I've been fighting this battle forever.
WordPerfect, which from now on we'll call WP, is sooo easy to use, so intuitive, and has some bo useful features that MSWord, which from now on we will refer to as FreakingWord, lacks.
Here's just a minor example:
This is what you see when you open WP:
It's nice and clean and easy on the eyes, no?
And here's FreakingWord, which was on my computer when I bought it. (They must have to include it with new computers because no one with a brain in their head would buy it otherwise.)
Within 15 minutes of my using it, the overly busy-ness of it gives me a headache.
Another example:
If I want to check line spacing on WP, it takes two clicks.
TWO.
If I want to check line spacing on FreakingWord?
It takes THREE
Another, super-important example:
Something formatting in a weird way? On WP, you can click on 'View' and in the drop-down menu 'Reveal Codes,' and then you can see what's what, and then fix it.
Something formatting in a weird way on FreakingWord? Too bad. You're out of luck. Start over or start madly hitting icons. Surely you have the time, right?
And what about compatibility?
We'll, the version of WP I use I bought when this guy was president.
That was years before the computer I'm typing on was even a glimmer on Mr. ThinkPad's eye.
Had I bought FreakingWord then, I wouldn't be able to use it on this machine.

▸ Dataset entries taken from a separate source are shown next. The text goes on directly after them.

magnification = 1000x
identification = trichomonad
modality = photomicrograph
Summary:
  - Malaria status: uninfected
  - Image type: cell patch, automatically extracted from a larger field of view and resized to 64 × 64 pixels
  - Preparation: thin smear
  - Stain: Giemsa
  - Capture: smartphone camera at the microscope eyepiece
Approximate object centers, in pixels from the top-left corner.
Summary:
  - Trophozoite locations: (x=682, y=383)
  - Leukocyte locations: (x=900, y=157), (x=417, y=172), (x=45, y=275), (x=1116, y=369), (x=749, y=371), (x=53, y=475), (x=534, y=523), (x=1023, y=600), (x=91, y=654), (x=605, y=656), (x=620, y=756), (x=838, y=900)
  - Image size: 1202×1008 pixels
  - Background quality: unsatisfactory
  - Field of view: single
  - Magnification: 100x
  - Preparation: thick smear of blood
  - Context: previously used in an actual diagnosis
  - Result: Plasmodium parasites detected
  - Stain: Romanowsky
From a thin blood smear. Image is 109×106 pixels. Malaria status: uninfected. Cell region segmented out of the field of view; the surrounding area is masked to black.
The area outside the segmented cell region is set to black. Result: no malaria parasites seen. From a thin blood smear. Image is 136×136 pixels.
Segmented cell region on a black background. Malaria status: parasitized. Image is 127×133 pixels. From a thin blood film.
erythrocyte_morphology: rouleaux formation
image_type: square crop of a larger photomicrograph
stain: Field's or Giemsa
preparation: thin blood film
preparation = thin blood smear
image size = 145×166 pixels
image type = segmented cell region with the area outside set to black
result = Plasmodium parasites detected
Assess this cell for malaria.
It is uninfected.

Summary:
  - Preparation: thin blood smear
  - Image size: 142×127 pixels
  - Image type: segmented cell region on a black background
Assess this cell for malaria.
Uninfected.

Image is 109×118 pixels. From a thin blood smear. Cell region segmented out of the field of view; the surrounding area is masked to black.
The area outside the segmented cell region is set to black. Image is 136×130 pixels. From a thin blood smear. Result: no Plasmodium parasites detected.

No how, no way.
Peeps, know this: The product with the largest marketing budget is almost never the best product in its category.
For example,
I used to work for an architect, and his office used something called 'DesignCAD.' My boss, Mr. Architect, was into computers as early as the 1960s, and he knew what was what.
Then came AutoCad, which was the architectural/design industry's version of FreakingWord, i.e. they had a massive ad budget. That was their main selling point.
Today, you can buy Mr. Architect-approved DesignCAD, which will do everything you need it to do, for the FULL price of $99.
OR
You can buy heavily-advertised AutoCAD for either $210 a month OR $1600+ per year, on a subscription basis.
I can cite many more examples, but my time is valuable. Part of the reason I'm still using WP.